Il pensiero di Paola
Margherita Carducci, ovvero Ditonellapiaga è arrivata a #Sanremo2026 con una identità più chiara, provocatoria, onorando il suo nome d’arte, ma decisa a farsi capire da un pubblico più ampio possibile. Che fastidio! é la canzone giusta, un elenco di atteggiamenti, personaggi, situazioni che creano appunto il fastidio del titolo. In alcuni, dice Margherita, sono pienamente coinvolta anch’io ed è una sorta di analisi autocritica e ironica. Le chiedo però se nell’elenco c’è qualcosa che davvero non le piace: “E poi i tronisti presentati come artisti (che fastidio!)”. E come darle torto! E anche: “E il corso di pilates mi deprime, il pranzo salutare (che schifo!)”. Perché se è giusto prendersi cura di sé, il pranzo salutare é una fatica che affrontiamo per necessità ma senza felicità.
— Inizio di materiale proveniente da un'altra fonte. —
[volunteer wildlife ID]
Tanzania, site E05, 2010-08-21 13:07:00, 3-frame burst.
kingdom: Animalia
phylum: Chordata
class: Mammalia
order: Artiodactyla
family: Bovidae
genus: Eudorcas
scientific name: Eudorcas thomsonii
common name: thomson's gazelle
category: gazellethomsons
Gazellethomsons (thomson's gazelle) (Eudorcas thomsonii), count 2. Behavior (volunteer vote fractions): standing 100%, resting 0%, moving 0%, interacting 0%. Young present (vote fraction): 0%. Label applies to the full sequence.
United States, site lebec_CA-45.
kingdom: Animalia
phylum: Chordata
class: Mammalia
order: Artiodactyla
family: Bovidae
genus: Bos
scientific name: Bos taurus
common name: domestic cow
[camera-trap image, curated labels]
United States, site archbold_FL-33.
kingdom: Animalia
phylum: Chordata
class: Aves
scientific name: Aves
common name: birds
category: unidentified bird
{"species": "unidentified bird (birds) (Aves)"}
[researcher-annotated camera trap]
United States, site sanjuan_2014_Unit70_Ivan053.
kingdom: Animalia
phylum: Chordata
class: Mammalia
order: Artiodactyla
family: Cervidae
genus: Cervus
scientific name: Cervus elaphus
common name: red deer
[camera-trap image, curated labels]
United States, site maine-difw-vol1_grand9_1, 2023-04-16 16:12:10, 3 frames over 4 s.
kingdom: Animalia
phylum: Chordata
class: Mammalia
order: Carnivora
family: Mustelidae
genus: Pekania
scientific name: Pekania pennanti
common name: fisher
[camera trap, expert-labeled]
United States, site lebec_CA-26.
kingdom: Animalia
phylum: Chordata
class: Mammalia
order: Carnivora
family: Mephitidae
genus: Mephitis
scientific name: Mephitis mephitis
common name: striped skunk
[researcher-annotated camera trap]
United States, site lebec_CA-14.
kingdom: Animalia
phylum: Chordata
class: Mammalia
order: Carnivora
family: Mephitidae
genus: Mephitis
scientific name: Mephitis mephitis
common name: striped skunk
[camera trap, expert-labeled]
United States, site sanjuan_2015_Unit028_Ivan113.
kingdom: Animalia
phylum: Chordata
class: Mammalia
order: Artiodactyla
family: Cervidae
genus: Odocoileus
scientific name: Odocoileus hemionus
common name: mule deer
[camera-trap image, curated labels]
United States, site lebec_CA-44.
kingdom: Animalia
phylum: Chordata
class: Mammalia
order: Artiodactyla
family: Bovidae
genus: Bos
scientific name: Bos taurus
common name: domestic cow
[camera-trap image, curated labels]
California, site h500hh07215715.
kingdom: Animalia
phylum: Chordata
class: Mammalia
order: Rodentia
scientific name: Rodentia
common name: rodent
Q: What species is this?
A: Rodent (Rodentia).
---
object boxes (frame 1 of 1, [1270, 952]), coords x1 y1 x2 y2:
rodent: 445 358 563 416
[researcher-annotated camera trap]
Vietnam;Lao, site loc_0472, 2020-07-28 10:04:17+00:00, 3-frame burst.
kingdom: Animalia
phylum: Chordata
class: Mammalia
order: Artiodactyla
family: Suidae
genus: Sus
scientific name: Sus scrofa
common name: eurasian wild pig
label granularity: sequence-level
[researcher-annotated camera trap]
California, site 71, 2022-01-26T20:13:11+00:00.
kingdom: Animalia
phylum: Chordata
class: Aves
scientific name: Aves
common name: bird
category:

Anche sulla cover promette fuochi d’artificio con The Lady is a tramp condivisa con il discusso Tony Pitony che però pare la canti con eccellente maestria.
Il nuovo album
Insomma dopo essere stata una delle artiste con la pagella migliore dopo i primi ascolti delle canzoni, aveva un po’ di paura di non mantenere lo stesso hype anche sul palco. Lei che il 10/4 pubblicherà un album che si intitolerà nientepopodimeno che Miss Italia affina il focus, non abbassa lo sguardo ironico sullo star system e non solo e scrive le sue canzoni per raccontarsi con la massima chiarezza. Arriverà al grande pubblico? Questo non lo so, ma sicuramente racconterà finalmente di quanto potenziale è dotata e che ha tutti i numeri per smettere di essere una co PROTAGONISTA.